Being men, they retreated to the corridor while the female contingent of the household took charge.

‘I wonder what is wrong with her,’ Rashad said tautly.

‘I wonder what our excitable crowds will make of this latest development. One of your guards used his phone in the lift. I frowned at him. He should have desisted immediately. What kind of discipline have we here when even the men dedicated to protecting you are taking a part in this media gossip nonsense?’ Hakim was steadily working himself up into a rant.

‘She was so pale. I should have realised it wasn’t natural for her to be that pale,’ Rashad breathed as if his adviser hadn’t spoken.

Minutes later, Dr Wasem joined them. ‘Heatstroke,’ he pronounced with a hint of satisfaction at the speed of his diagnosis. ‘Normally I would suggest our guest be taken to hospital but I am aware of the current mood in our city. The women will ensure that she is rapidly cooled down and rehydrated. I wonder whose idea it was to take a woman who had already endured a long flight outside during the hottest part of the day? Even our constitutions are taxed in such temperatures as we have in summer.’

A slight flare of colour outlined Rashad’s stunning cheekbones. Sunstroke.

‘That is serious—’

‘Not as serious as what I have to tell you,’ Hakim whispered once the doctor turned away to reel off further instructions to the cluster of women at the bedroom door.
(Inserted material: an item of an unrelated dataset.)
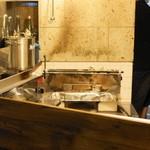 豚小家 - ガラス張りの焼き台(炭火です)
With difficulty, Rashad rose above the guilt he was experiencing because sunstroke could be very serious and his guest could have had a fit, convulsions or even a heart attack if her temperature were not speedily reduced. He was appalled by his own thoughtlessness. ‘And what is that?’
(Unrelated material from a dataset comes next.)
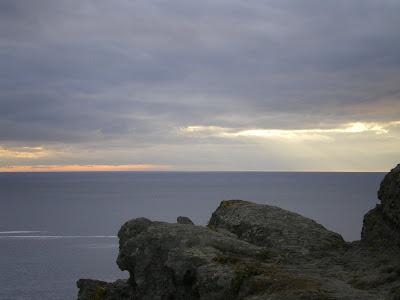 Mar y cielo de plomo desde punta Frouxeira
‘Our guest may say she is called Polly but the name on her passport is Zariyah,’ Hakim divulged in an even lower-pitched whisper.

‘But that is...that is my great-grandmother’s name. It is rarely used,’ Rashad framed in shock, for the name was not used in Dharia out of respect for his ancestor’s memory. ‘How can her birth name be Zariyah?’

‘My suspicions have taken me in a direction I really do not wish to go,’ Hakim admitted heavily. ‘But her mother’s possession of that ring and her use of that name for her child, added to her unexplained disappearance all those years ago, deeply concerns me...’

‘It is not possible that she could be a relative!’ Rashad protested with rare vehemence.

‘With the timing, added to your father’s predilection for dallying with pretty women on the staff, it is sadly...possible,’ Hakim spelt out grimly. ‘A DNA test must be taken. Our guest could be your half-sister.’

‘My...’ Half-sister? Reeling with shock, Rashad had frozen into position by the wall as he struggled mightily to handle that shattering possibility while instinctively swallowing back any repetition of that familial designation.

That was not a result he wanted. No, he didn’t want that, he definitely didn’t want to discover that he had been sexually attracted to a long-lost family member. The very idea made him feel sick. But hadn’t he once read somewhere about such unnatural attachments forming between adults who had not been raised together as children?

‘It must be confirmed one way or another. We must know,’ Hakim repeated doggedly. ‘Annabel Dixon was a flirtatious woman and your father was—’

The strong bones of Rashad’s bronzed face set hard as granite as he spoke. ‘I know what he was.’